**Exercise tasks**
(A) From the planning transformation excerpt, list every MVP opportunity it gives for the first phase.
(B) Print the part of the planning transformation excerpt between "While a planning" and "align MVP decisions.", inclusive.
(C) According to the planning transformation excerpt, what might a lower initial ROI at the first MVP release unlock?

Start of Source extract

While a planning transformation may feel unpredictable, there are three predictable phases that you can leverage to both frame an ROI approach and to help pace and align MVP decisions.

Phase 1 – Centralized and comprehensive

In this initial phase, you are investing resources in discovery work to identify data sources and unpack processes that have been built over years and are often extremely siloed and poorly documented.

Best practices:

  • Establish workstreams that can focus on a vertical area of expertise. For example, data, integrations, and processes (by plan type) and help define your early MVPs with a specific targeted group of users. These users will set the stage and act as champions for ongoing work.
  • Connect those workstreams to a broader transformational program office (that includes change management, communication, and training) to ensure that as discovery takes place, cross-functional learnings and opportunities are shared and prioritized while governance for the longer-term execution of the work is well established.

ROI & MVP Considerations:

  • Cost – In this initial phase you are investing in building out a broader program framework and the internal transformation muscles that can carry the work forward year-over-year while your project teams prioritize uncovering, documenting, and collating not only the as-is but also framing the to-be.
  • Return & MVP – Focus on where you can gain internal efficiencies in ways of working and building toward data maturity. Remember, a lower initial ROI at the first MVP release might unlock a high ROI in future releases. MVP opportunities may include standardizing data definitions, aligning roles and responsibilities, and building new cross-functional process flows (even if manual). Once this work is finished, the structural components can be implemented more quickly and release even bigger value.

Phase 2 – Federalized and fast

As you roll into the second phase of the transformation, you begin to implement your initial technical MVPs and start to move fast.

Best Practices:

  • Begin to federalize your workstreams so that they can pace separately, act responsively, and train effectively – with your transformational muscles now built, allowing more workstream agency will ensure your organization is able to capitalize on every opportunity (large and small)

End of Source extract
Start of Data for analysis

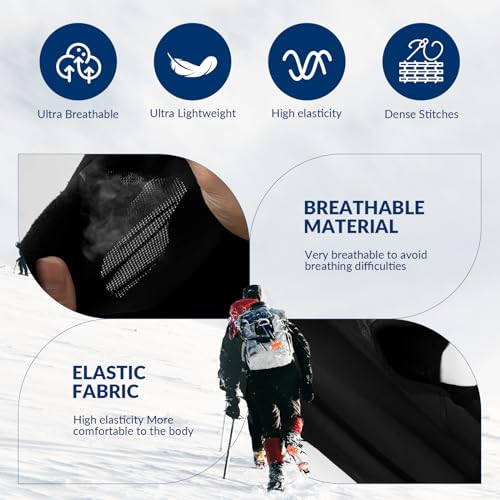 Ultra Breathable

Ultra Lightweight

High elasticity

Dense Stitches

BREATHABLE MATERIAL

Very breathable to avoid breathing difficulties

ELASTIC FABRIC

High elasticity More comfortable to the body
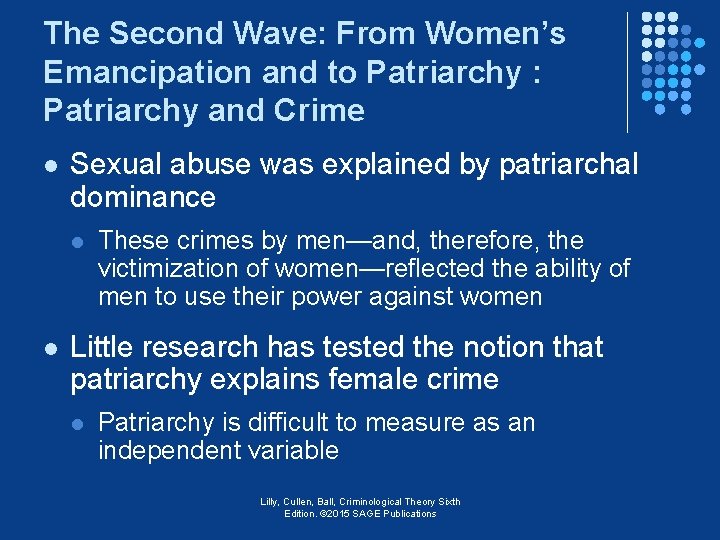 The Second Wave: From Women's Emancipation and to Patriarchy : Patriarchy and Crime

- Sexual abuse was explained by patriarchal dominance
  - These crimes by men—and, therefore, the victimization of women—reflected the ability of men to use their power against women
- Little research has tested the notion that patriarchy explains female crime
  - Patriarchy is difficult to measure as an independent variable

Lilly, Cullen, Ball, Criminological Theory Sixth Edition. ©2015 SAGE Publications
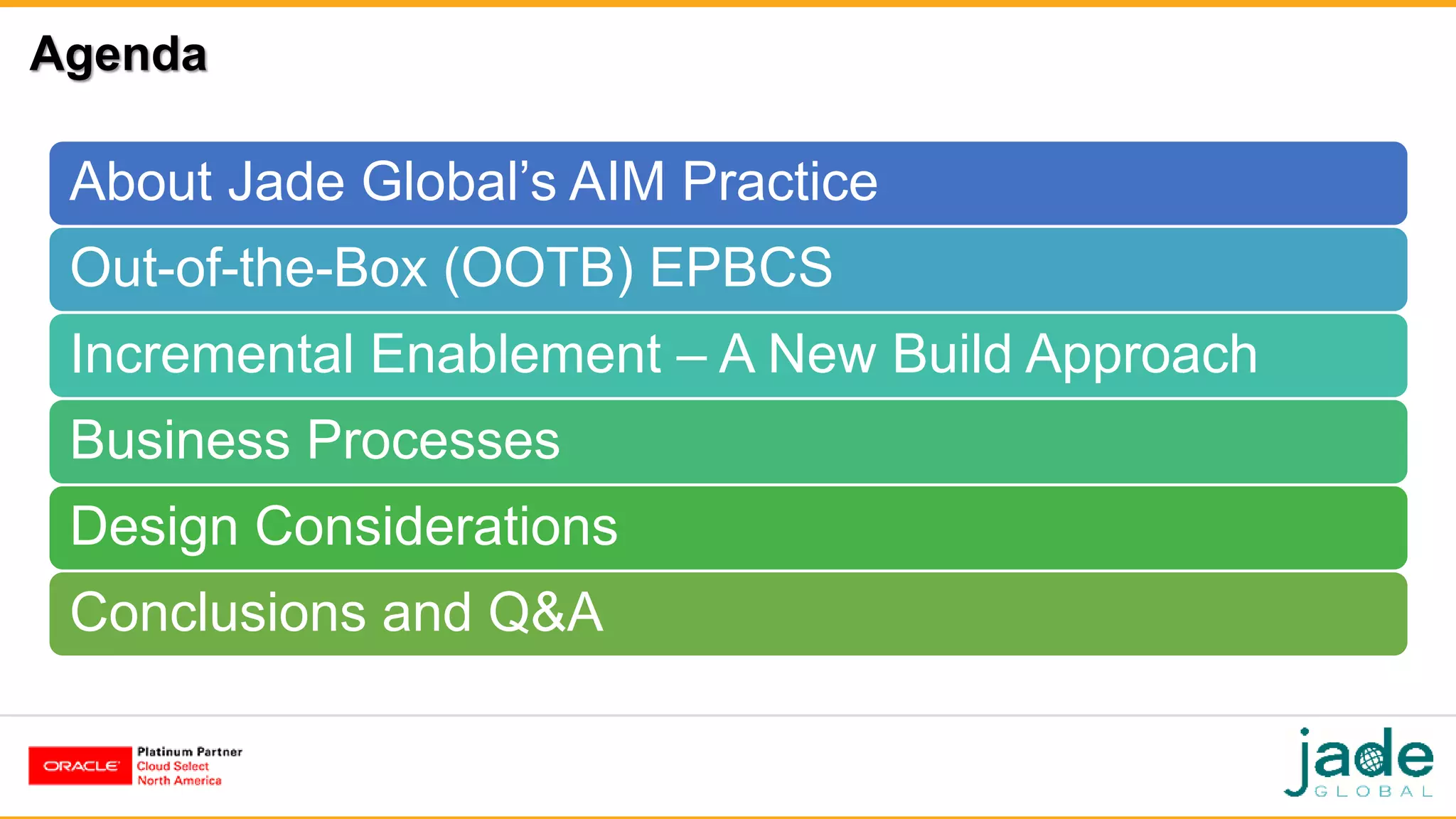 Agenda

About Jade Global's AIM Practice

Out-of-the-Box (OOTB) EPBCS

Incremental Enablement – A New Build Approach

Business Processes

Design Considerations

Conclusions and Q&A

ORACLE Platinum Partner Cloud Select North America

jade GLOBAL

End of Data for analysis

**Set of answers**
(A)
- Standardizing data definitions
- Aligning roles and responsibilities
- Building new cross-functional process flows (even if manual)

(B)
While a planning transformation may feel unpredictable, there are three predictable phases that you can leverage to both frame an ROI approach and to help pace and align MVP decisions.

(C) A high ROI in future releases.